Williams added another $80 million in cash on Friday to the $3.4 billion in transactions announced earlier last week to resolve its current liquidity crisis and strengthen its finances. The company said it closed the sale of its Kansas Hugoton natural gas gathering system to FrontStreet Hugoton LLC, an affiliate of FrontStreet Partners LLC and GE Structured Finance Group, for $100 million. Williams will net $80 million after purchase price adjustments to reflect current capital obligations assumed by FrontStreet and net revenues from prior periods.

“The Hugoton divestiture brings an immediate infusion of cash that contributes above and beyond the transactions we announced yesterday to improve our finances,” said Phil Wright, CEO of Williams’ energy services unit. “The sale also is consistent with our strategy to concentrate our midstream businesses on core growth basins.” Williams intends to focus midstream operations on Wyoming, the San Juan Basin and the Gulf Coast, particularly the deepwater Gulf of Mexico (see Daily GPI, July 8).

Under the gun to make $800 million in debt payments and with very little cash available, Williams scrambled to put together a massive set of transactions on Thursday.
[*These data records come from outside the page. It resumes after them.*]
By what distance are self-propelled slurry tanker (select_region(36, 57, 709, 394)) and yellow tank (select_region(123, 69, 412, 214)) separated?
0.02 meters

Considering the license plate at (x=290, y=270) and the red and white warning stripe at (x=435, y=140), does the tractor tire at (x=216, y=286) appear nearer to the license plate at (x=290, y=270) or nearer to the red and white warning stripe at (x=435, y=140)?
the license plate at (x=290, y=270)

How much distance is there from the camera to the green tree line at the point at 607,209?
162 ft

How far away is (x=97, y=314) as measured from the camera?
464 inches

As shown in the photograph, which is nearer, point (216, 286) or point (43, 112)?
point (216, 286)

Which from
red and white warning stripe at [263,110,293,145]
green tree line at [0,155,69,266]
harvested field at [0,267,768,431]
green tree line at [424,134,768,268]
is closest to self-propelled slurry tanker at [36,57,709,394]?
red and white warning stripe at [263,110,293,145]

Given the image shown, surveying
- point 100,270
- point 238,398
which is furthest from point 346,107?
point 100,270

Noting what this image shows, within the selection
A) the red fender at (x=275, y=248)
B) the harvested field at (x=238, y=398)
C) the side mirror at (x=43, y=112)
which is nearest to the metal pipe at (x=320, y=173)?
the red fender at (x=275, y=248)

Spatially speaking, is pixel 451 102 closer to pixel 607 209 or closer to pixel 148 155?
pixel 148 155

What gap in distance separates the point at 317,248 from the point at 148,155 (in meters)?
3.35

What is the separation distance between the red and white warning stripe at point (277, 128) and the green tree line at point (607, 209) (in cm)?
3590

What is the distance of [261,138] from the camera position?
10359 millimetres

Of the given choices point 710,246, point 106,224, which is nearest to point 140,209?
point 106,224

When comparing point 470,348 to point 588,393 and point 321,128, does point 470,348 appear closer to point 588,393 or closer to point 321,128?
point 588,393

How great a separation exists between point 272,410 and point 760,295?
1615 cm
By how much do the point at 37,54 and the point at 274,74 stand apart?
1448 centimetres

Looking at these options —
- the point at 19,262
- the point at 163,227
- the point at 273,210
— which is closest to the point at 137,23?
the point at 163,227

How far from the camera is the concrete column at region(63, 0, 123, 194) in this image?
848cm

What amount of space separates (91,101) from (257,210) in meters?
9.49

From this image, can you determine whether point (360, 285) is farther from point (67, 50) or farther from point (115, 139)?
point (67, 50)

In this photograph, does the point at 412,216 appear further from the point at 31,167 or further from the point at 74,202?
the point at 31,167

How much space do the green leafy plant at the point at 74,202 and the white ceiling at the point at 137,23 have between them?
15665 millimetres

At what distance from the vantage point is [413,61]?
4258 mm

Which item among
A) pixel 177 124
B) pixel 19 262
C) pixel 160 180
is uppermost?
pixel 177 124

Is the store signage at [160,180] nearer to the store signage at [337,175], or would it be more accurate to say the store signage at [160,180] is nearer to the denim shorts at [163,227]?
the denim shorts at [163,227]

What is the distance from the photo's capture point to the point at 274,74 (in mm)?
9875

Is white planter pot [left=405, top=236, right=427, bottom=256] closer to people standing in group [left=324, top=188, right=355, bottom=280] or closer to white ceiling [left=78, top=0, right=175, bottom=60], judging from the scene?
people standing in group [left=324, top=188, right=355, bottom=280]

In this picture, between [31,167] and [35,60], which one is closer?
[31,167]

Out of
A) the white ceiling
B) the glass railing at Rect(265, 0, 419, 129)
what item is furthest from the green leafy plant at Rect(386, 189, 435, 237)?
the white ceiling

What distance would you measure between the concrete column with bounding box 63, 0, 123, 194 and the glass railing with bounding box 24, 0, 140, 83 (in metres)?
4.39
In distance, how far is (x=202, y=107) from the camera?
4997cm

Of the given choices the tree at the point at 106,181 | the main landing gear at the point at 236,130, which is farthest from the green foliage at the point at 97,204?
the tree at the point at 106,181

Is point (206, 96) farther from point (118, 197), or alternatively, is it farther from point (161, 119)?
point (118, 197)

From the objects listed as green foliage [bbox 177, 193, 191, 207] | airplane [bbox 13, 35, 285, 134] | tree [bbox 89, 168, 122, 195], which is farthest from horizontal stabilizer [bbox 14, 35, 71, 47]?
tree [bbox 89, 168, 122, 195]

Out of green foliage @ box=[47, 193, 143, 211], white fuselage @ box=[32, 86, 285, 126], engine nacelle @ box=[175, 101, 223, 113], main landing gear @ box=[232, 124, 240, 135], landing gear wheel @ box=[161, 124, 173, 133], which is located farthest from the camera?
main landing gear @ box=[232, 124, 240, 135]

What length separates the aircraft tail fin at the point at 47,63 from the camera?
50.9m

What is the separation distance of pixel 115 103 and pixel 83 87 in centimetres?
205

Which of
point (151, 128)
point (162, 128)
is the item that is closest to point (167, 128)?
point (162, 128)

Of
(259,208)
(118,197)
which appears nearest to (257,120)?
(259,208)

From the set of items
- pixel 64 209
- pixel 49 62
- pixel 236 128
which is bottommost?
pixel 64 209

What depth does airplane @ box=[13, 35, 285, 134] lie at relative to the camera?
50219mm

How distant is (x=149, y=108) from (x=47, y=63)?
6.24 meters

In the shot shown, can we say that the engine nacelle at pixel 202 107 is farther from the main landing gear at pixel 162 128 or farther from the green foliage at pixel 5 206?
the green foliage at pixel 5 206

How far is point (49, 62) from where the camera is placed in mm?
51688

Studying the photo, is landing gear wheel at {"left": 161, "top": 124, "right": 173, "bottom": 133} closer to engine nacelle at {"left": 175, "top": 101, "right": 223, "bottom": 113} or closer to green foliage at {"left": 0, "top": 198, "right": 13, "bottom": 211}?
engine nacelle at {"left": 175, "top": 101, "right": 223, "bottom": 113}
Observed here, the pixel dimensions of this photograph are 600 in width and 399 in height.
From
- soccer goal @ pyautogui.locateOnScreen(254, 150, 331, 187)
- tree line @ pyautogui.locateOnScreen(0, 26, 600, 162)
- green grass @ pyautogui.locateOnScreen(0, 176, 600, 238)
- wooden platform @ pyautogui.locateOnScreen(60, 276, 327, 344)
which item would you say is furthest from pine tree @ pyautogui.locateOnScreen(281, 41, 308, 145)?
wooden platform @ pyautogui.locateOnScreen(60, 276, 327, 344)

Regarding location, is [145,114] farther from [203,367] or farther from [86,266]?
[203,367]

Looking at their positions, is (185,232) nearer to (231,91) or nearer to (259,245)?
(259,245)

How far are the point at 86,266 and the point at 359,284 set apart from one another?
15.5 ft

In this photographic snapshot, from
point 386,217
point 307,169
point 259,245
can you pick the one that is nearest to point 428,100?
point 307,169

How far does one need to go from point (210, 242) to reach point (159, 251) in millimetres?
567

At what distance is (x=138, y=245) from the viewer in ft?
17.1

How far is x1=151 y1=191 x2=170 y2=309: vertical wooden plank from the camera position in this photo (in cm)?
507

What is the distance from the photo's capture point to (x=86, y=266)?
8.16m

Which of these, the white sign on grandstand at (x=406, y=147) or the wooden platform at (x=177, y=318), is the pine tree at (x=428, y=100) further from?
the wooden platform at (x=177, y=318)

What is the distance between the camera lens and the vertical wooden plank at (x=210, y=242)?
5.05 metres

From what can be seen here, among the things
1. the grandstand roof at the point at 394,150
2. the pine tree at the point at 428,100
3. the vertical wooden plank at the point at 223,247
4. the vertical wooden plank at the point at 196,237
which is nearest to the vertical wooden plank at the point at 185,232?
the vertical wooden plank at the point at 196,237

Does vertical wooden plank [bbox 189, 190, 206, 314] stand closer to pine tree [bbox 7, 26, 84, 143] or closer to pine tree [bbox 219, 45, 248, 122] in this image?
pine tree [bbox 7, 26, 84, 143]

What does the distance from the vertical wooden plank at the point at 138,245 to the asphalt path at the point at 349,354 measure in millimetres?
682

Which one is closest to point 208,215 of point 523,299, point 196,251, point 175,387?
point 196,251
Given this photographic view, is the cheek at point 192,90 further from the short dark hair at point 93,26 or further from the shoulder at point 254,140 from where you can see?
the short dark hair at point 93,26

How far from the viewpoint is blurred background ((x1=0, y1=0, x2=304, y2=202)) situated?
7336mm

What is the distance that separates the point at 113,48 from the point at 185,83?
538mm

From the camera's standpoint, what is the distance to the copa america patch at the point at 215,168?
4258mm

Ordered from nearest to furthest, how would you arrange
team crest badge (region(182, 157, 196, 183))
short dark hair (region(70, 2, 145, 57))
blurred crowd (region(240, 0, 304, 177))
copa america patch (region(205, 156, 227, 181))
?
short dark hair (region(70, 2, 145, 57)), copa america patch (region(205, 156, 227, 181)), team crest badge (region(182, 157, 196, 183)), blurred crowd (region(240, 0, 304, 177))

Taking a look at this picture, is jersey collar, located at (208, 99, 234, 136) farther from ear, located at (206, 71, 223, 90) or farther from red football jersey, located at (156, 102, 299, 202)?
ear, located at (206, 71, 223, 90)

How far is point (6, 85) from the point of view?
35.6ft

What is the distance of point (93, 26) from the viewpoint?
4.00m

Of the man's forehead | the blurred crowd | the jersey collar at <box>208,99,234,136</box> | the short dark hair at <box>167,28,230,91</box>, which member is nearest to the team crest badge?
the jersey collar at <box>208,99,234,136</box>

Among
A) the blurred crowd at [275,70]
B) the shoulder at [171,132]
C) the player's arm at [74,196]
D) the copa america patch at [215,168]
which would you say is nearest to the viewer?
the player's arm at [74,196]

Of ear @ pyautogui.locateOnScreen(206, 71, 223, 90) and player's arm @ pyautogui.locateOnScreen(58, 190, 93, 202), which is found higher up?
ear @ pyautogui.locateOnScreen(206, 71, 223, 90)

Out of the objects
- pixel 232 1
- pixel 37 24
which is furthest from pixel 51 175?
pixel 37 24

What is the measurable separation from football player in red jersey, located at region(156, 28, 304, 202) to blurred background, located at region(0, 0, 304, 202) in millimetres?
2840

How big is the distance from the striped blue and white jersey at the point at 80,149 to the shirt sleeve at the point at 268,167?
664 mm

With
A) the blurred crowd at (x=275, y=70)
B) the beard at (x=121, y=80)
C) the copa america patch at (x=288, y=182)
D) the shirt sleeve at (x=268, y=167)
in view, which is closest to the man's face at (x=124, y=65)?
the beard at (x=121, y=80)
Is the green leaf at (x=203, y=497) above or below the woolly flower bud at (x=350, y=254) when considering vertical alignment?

New credit agreements were secured giving Williams about $2 billion, but to make those deals, Williams sold or guaranteed some of its solid income-producing assets — interests in two pipeline companies, Seminole and Mid-American, for $1.2 billion; natural gas properties in Wyoming for $350 million; gas properties in the Anadarko Basin for $37.5 million; and the Cove Point liquefied natural gas (LNG) facility for $217 million (see Daily GPI, Aug. 2). Williams also backed a secured credit agreement, which was put together by Warren Buffett’s Berkshire Hathaway Inc., with “substantially all” of the assets of subsidiary Barrett Resources. Negotiations were apparently nonstop for almost a week before any transactions were completed.